A restroom is now the usual appendage of the present-day restaurant; and patrons of the restaurant are under a general invitation to make use of it. It has been held that one who enters a store for the purpose of using a pay telephone maintained by the storekeeper for the use of his customers has the status of an invitee. Randolph v. Great Atlantic & Pacific Tea Co., 2 Fed. Supp. 462 (1932). See, also, 100 A.L.R. 715. And the operator of a restaurant is under the duty of reasonable care of the premises for the safety of those who enter by his invitation. Ryerson v. Bathgate, 67 N.J.L. 337 (E. & A. 1902); Garland v. Furst Store, 93 N.J.L. 127 (E. & A. 1919); Horton v. Smith, 128 N.J.L. 488 (Sup. Ct. 1942); Linders v. Bildner, 129 N.J.L. 246 (Sup. Ct. 1942); affirmed, 130 N.J.L. 555 (E. & A. 1943); Griffin v. De Geeter, 132 N.J.L. 381 (E. & A. 1945). Where an unfastened door in a store or like establishment constitutes a place of danger by reason of the likelihood of its reasonably mistaken use as one open to invitees, there is a failure of the duty of due care in the management of the premises. Compare Camp v. Wood, 76 N.Y. 92 (1879); Schmidt v. Bauer, 80 Cal. 565, 22 Pac. 256 (1889); Gordon v. Cummings, 152 Mass. 513, 25 N.E. 978 (1890); Downing v.
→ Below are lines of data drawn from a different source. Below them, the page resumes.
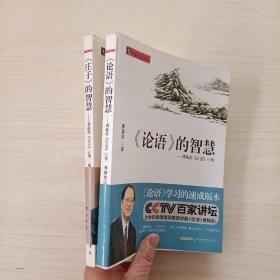 〈庄子〉的智慧、《论语》的智慧(2本合售)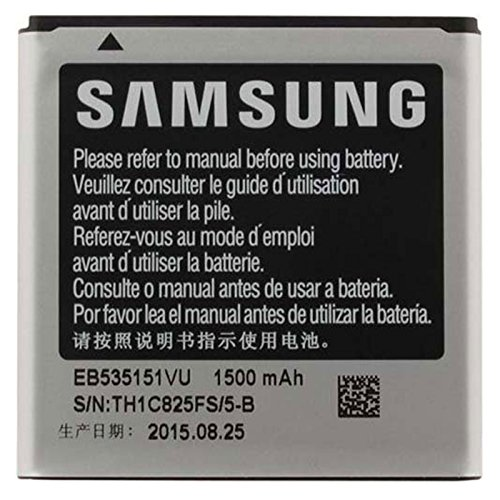 BATTERIA ORIGINALE PER SAMSUNG I9070 S ADVANCE LI-ION 3.7V 1500 -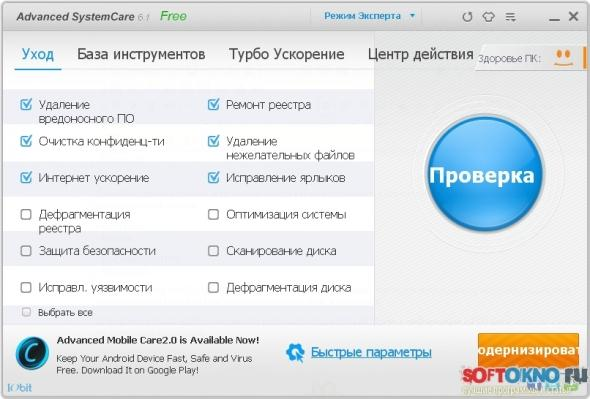 Advanced SystemCare 12 Free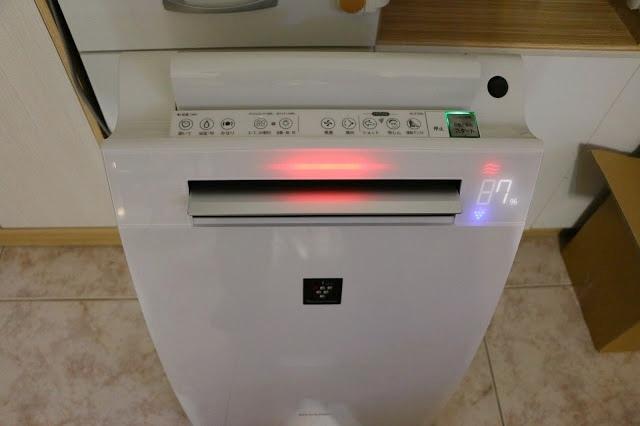Sharp 夏普空氣清淨機 KI-FX55-58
Merchants National Bank, 192 Iowa 1250, 184 N.W. 722 (1921). 20 A.L.R. 1138.

And in the circumstances the issue of contributory negligence was peculiarly within the province of the triers of the facts. The evidence is not conclusive of negligence by appellant proximately contributing to the injury. Where in a case of this class it is reasonably debatable as to whether the claimant exercised care commensurate with the risk of *465 harm, the issue is one of fact for resolution by the jury. Flanigan v. Madison Plaza Grill, Inc., supra; Groener v. F.W. Woolworth Co., 131 N.J.L. 311 (E. & A. 1944); Higgins v. County Seat B. & L. Ass'n, 123 N.J.L. 117 (Sup. Ct. 1939); Creamer v. Levy, 108 N.J.L. 26 (Sup. Ct. 1931); Casey v. Atlantic City & Shore R.R. Co., 100 N.J.L. 376 (E. & A. 1924); Mayes v. Splitdorf Electrical Co., 94 N.J.L. 460 (E. & A. 1920). As in the Flanigan case, supra, there was no reasonable ground for the belief that when appellant opened the door in question, she would be confronted with a cellar stairway immediately behind the door. The rule of conduct is not the same when there is no ground to apprehend peril as when the danger is known or may be reasonably apprehended. Appellant had no reason to expect a fall into the cellarway the moment she pushed the door and stepped forward. Her understanding of the directions given by Mrs. Drew is a circumstance to be considered in assessing her behavior.

Contributory negligence is not a term that classifies conduct in the abstract. Negligence is relative and not absolute, depending upon the requirements of due care in the particular circumstances; and whether there was such want of care for one's safety as to constitute a contributing proximate cause of one's injury is generally for obvious reasons a question for the jury. Niles v. Phillips Express Co., 118 N.J.L. 455 (E. & A. 1937). This is the consensus of judicial experience elsewhere. 38 Am. Jur. 1041, 1052.

The judgment is reversed; and a venire de novo is awarded.

For reversal — Justices CASE, HEHER, WACHENFELD and ACKERSON — 4.

For affirmance — Chief Justice VANDERBILT, and Justices OLIPHANT and BURLING — 3.